● Requirements:
Render the lines from the start of the records through the line containing "1070 centimetres", inclusive, as a JSON list of strings with one string per line, leaving out blank lines.

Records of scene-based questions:
|---|

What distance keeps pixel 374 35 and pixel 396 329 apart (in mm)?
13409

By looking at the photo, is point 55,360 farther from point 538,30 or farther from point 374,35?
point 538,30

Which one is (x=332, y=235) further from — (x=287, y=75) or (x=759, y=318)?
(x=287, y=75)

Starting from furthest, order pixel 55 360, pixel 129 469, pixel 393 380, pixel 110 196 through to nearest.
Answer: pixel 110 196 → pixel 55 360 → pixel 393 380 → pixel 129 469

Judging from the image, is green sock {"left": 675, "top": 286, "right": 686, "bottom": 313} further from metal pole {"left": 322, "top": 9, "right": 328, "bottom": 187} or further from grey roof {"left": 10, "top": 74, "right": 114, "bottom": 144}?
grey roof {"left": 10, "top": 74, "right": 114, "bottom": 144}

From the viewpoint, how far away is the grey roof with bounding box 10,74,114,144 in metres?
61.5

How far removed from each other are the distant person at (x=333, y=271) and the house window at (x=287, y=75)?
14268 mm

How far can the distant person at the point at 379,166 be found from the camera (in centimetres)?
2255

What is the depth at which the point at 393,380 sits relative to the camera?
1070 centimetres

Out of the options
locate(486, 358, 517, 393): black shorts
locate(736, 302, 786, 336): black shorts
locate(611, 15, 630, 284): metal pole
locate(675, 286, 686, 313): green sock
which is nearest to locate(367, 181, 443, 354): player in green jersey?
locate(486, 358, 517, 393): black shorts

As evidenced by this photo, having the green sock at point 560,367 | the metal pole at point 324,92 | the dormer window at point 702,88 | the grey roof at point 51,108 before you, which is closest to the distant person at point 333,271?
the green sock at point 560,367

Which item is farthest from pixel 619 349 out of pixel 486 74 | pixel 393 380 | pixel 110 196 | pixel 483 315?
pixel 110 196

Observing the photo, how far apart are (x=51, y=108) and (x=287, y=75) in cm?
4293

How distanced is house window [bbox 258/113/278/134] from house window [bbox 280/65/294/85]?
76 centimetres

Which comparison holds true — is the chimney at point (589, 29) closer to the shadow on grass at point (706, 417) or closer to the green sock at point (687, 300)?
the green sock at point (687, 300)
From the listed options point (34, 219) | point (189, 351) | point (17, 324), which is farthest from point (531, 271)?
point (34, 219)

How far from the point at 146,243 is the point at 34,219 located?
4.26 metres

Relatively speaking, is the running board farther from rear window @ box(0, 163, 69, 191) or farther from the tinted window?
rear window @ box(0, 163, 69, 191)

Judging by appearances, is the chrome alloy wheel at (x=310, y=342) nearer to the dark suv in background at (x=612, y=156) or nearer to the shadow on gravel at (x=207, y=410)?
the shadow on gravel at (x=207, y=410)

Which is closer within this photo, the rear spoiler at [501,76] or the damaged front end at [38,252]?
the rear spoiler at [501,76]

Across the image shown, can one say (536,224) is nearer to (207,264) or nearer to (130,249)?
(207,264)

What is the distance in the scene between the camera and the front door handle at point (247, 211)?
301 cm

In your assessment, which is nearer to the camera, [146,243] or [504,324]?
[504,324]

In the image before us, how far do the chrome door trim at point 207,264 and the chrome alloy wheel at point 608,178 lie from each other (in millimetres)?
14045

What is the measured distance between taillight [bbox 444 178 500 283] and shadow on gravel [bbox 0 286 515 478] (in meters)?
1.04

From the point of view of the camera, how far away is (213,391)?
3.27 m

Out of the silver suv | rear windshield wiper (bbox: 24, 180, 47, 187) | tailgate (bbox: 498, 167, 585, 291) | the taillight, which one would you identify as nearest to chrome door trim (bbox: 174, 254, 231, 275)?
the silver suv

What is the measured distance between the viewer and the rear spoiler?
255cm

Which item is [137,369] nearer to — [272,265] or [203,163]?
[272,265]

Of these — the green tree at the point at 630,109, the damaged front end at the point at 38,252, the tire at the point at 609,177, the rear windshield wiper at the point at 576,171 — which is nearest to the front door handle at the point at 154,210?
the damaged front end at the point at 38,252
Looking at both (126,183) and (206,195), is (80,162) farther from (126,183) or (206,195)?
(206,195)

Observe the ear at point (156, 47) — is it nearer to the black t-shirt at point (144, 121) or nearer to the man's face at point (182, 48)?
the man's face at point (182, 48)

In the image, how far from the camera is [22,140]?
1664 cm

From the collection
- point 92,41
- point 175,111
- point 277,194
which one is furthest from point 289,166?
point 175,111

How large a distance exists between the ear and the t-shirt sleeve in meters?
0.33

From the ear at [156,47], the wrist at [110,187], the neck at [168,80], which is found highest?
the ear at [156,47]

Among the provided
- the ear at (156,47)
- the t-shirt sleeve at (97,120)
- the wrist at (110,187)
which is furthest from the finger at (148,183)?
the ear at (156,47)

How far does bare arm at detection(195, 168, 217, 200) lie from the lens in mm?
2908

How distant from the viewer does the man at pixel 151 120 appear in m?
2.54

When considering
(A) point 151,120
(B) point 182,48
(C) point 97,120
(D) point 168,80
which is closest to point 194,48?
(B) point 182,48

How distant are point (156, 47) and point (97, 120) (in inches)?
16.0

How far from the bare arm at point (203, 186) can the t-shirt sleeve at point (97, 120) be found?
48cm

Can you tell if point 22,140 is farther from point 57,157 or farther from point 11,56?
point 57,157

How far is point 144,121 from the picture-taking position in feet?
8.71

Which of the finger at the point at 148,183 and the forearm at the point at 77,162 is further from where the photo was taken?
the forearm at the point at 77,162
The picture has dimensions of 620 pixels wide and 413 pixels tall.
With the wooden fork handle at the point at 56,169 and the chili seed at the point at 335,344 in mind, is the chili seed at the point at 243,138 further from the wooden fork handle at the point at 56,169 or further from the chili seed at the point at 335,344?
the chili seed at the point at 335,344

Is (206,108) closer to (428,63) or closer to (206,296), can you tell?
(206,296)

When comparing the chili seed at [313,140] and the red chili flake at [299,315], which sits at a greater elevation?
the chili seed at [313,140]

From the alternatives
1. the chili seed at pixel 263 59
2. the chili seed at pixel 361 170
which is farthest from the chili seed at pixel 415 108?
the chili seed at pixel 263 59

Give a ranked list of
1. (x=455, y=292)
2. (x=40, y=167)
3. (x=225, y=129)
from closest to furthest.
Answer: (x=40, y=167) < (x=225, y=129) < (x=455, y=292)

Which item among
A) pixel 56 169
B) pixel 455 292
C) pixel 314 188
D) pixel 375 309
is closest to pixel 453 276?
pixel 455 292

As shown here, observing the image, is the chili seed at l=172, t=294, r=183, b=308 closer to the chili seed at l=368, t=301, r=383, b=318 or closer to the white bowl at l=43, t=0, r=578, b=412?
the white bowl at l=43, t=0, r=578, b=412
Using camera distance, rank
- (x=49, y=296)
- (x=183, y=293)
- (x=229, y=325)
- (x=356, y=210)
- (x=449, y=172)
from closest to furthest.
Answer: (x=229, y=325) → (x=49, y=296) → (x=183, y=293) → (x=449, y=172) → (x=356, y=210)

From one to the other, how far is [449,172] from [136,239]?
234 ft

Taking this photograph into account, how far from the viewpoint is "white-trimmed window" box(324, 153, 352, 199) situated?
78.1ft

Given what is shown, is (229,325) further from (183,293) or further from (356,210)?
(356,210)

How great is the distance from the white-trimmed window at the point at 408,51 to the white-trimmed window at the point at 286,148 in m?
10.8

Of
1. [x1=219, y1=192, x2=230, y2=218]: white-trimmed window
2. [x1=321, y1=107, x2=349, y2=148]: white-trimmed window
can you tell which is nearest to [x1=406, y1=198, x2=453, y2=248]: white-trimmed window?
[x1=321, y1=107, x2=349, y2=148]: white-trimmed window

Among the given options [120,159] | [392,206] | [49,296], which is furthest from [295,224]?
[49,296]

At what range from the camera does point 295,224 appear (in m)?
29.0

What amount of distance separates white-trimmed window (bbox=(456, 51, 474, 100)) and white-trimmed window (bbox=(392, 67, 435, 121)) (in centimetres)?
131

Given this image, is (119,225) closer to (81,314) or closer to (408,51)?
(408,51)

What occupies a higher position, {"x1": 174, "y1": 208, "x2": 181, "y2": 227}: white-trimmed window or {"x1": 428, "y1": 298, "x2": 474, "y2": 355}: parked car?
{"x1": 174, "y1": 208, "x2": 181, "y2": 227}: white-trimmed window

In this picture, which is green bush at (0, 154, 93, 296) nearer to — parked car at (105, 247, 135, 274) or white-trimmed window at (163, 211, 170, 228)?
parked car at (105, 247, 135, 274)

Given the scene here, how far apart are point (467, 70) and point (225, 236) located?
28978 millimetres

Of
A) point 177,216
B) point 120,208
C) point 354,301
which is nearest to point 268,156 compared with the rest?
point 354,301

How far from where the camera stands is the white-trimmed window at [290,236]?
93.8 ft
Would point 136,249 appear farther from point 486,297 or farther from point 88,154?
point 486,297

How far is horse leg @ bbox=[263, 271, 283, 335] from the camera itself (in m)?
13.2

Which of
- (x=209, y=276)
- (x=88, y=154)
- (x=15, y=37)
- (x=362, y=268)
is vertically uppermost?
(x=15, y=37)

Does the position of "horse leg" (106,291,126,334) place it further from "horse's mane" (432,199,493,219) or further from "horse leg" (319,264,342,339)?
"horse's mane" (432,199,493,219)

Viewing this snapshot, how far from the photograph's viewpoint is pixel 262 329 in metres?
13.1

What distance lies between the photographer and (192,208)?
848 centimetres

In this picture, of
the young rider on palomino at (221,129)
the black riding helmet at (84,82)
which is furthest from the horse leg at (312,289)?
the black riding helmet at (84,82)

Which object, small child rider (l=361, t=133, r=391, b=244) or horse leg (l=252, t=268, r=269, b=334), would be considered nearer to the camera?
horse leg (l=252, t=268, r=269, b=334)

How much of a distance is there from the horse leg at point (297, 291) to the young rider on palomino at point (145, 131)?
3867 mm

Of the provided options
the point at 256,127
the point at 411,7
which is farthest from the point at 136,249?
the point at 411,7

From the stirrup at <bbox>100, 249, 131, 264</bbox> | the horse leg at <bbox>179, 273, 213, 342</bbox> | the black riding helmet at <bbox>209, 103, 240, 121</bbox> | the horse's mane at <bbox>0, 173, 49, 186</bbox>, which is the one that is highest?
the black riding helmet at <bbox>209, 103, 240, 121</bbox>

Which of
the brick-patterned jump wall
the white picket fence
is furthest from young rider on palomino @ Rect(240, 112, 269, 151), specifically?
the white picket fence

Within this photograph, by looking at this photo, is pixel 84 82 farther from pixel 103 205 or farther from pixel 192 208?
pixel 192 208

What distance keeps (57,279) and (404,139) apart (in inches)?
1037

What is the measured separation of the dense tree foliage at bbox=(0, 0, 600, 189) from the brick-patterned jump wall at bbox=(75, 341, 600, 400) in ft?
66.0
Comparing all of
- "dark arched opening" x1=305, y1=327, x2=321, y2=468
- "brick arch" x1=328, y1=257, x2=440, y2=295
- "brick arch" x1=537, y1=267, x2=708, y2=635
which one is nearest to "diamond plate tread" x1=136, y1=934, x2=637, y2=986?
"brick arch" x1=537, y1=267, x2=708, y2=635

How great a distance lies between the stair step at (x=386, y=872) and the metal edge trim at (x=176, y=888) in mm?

|---|

● Response for this exercise:
[
  "What distance keeps pixel 374 35 and pixel 396 329 apart (in mm)?",
  "13409",
  "By looking at the photo, is point 55,360 farther from point 538,30 or farther from point 374,35?",
  "point 538,30",
  "Which one is (x=332, y=235) further from — (x=287, y=75) or (x=759, y=318)?",
  "(x=287, y=75)",
  "Starting from furthest, order pixel 55 360, pixel 129 469, pixel 393 380, pixel 110 196 through to nearest.",
  "Answer: pixel 110 196 → pixel 55 360 → pixel 393 380 → pixel 129 469",
  "Judging from the image, is green sock {\"left\": 675, \"top\": 286, \"right\": 686, \"bottom\": 313} further from metal pole {\"left\": 322, \"top\": 9, \"right\": 328, \"bottom\": 187} or further from grey roof {\"left\": 10, \"top\": 74, \"right\": 114, \"bottom\": 144}?",
  "grey roof {\"left\": 10, \"top\": 74, \"right\": 114, \"bottom\": 144}",
  "From the viewpoint, how far away is the grey roof with bounding box 10,74,114,144 in metres?",
  "61.5",
  "How far removed from each other are the distant person at (x=333, y=271) and the house window at (x=287, y=75)?",
  "14268 mm",
  "How far can the distant person at the point at 379,166 be found from the camera (in centimetres)?",
  "2255",
  "What is the depth at which the point at 393,380 sits relative to the camera?",
  "1070 centimetres"
]